Launched in 2014 by Zwick and Andrew Hsu, who met while on Thiel Fellowships, Speak is designed to teach language by having users learn speech patterns and practice repetition in created lessons instead of memorizing vocabulary and grammar . In this way, it’s not unlike Duolingo, particularly with Duolingo’s newer AI features. But true to its namesake verb, Speak emphasizes the verbal above all else.
“Our core philosophy is focused on getting users to speak out loud as much as possible,” Zwick said. “Acquiring fluency helps people build bonds, bridge cultures and create economic opportunities. It remains the most important part of language learning for humans, but historically the least supported by technology.”

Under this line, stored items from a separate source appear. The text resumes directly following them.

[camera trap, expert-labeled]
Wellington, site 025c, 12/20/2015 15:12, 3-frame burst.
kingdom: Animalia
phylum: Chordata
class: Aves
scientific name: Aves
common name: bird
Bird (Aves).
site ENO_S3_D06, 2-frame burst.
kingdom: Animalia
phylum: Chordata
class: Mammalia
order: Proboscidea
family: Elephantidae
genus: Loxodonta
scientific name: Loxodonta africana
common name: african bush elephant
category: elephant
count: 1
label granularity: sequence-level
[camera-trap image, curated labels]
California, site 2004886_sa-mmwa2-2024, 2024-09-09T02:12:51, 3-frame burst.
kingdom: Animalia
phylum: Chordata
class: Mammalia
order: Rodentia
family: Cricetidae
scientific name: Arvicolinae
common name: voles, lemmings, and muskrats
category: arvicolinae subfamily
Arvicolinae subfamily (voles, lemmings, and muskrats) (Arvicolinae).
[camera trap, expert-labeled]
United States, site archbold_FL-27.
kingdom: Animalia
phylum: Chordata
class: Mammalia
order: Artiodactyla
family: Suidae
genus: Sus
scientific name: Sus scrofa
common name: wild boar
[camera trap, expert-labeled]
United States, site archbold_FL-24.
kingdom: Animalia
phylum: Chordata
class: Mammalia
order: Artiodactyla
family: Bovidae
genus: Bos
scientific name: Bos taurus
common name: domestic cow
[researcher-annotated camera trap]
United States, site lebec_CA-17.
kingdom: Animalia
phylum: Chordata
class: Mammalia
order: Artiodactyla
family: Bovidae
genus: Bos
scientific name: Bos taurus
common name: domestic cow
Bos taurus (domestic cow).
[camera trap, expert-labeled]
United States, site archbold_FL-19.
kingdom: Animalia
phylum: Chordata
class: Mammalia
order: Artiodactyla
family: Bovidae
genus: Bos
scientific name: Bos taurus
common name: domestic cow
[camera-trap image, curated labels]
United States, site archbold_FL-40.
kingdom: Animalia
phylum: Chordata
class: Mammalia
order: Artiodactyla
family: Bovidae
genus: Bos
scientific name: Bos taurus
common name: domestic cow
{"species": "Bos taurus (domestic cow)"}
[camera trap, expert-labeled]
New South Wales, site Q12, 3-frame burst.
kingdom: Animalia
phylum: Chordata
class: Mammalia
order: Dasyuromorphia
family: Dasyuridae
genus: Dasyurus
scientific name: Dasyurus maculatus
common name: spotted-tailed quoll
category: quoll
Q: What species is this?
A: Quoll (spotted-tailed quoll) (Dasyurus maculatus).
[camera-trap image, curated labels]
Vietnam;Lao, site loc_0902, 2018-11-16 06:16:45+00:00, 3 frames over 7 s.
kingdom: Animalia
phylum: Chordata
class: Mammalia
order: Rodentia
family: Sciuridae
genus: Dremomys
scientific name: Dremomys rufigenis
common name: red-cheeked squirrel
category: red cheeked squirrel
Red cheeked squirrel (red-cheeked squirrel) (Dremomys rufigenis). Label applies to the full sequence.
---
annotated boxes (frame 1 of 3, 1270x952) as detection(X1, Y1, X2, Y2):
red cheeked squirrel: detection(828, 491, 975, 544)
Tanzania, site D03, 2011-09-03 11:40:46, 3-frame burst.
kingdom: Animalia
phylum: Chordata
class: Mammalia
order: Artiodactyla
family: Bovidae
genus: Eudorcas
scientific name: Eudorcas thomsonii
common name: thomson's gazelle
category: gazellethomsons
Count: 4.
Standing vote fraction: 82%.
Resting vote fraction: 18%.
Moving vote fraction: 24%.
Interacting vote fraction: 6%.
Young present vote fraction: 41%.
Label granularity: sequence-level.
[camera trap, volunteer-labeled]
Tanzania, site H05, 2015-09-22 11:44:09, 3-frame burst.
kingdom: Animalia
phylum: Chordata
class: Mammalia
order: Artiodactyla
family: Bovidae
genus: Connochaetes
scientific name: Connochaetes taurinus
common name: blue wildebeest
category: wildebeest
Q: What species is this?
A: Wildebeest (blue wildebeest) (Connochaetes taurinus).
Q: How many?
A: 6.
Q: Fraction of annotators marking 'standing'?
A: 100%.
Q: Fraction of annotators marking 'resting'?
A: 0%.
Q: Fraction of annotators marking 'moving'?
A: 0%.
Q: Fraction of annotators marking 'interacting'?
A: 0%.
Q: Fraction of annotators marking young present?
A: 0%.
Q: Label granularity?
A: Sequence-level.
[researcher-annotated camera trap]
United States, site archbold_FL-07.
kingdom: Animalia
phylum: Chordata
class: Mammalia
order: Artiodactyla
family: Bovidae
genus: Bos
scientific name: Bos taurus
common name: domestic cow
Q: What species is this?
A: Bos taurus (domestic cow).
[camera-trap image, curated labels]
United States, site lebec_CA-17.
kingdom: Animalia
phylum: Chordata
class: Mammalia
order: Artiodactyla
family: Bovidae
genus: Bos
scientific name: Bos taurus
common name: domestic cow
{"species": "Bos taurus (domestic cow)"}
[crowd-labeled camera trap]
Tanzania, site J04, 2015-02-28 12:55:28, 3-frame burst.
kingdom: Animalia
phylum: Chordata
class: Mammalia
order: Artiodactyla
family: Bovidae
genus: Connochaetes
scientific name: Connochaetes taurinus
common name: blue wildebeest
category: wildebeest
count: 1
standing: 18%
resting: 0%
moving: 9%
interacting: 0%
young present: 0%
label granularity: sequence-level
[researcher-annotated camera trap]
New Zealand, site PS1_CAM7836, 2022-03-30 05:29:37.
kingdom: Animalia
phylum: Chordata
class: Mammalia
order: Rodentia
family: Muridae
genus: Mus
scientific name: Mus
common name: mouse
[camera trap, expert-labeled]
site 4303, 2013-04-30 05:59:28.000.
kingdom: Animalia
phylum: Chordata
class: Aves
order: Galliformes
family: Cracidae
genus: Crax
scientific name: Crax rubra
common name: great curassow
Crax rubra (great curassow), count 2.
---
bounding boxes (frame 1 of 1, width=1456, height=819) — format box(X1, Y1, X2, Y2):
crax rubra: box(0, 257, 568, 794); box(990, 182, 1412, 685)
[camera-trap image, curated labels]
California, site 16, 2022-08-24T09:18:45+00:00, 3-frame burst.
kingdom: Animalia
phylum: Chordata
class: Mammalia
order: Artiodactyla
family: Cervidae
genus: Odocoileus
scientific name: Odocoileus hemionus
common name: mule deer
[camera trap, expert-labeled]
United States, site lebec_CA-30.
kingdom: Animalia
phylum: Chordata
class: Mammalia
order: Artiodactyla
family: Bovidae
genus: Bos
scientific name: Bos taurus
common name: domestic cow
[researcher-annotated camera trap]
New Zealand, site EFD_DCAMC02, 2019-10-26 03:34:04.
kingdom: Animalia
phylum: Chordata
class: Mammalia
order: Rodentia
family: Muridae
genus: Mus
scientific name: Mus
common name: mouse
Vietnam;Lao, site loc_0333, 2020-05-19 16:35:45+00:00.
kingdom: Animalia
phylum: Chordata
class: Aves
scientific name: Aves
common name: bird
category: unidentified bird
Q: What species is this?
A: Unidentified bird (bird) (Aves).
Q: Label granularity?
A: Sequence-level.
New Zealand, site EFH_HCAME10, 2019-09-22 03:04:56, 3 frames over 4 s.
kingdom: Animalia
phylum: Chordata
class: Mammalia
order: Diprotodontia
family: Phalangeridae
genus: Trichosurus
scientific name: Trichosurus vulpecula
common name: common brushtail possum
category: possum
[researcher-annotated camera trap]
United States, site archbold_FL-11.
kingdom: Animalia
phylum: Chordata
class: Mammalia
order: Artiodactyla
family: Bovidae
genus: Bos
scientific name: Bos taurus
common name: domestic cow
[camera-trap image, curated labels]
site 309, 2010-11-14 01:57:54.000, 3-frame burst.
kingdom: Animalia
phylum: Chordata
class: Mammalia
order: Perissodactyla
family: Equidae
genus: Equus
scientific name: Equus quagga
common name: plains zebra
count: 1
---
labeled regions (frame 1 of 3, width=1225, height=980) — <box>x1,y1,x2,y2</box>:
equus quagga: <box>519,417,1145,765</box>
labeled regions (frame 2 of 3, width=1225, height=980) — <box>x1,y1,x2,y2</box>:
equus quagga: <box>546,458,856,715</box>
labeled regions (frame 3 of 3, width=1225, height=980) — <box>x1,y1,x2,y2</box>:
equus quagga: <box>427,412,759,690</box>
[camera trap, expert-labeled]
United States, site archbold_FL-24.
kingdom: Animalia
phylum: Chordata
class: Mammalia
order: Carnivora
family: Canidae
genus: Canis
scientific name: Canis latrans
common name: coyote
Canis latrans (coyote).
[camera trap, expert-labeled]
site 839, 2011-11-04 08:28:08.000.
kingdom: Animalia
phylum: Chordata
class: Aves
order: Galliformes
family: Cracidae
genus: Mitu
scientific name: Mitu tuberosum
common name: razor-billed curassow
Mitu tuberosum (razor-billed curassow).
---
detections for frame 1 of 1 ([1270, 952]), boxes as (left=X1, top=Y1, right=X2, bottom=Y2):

Speak started with English and has since launched lessons in Spanish, backed by a speech recognition model trained on internal data. Next up is French, but Zwick didn’t say exactly when she’ll start classes for that.
Speak makes money by charging $20 a month, or $99 a year, for access to all of the app’s features, including review material and individual lessons.
With a workforce of 75 in offices in San Francisco, Seoul, Tokyo and Ljubljana (the capital of Slovenia), Speak’s near-term roadmap is developing new models that provide better real-time feedback on tone and pronunciation, Zwick said.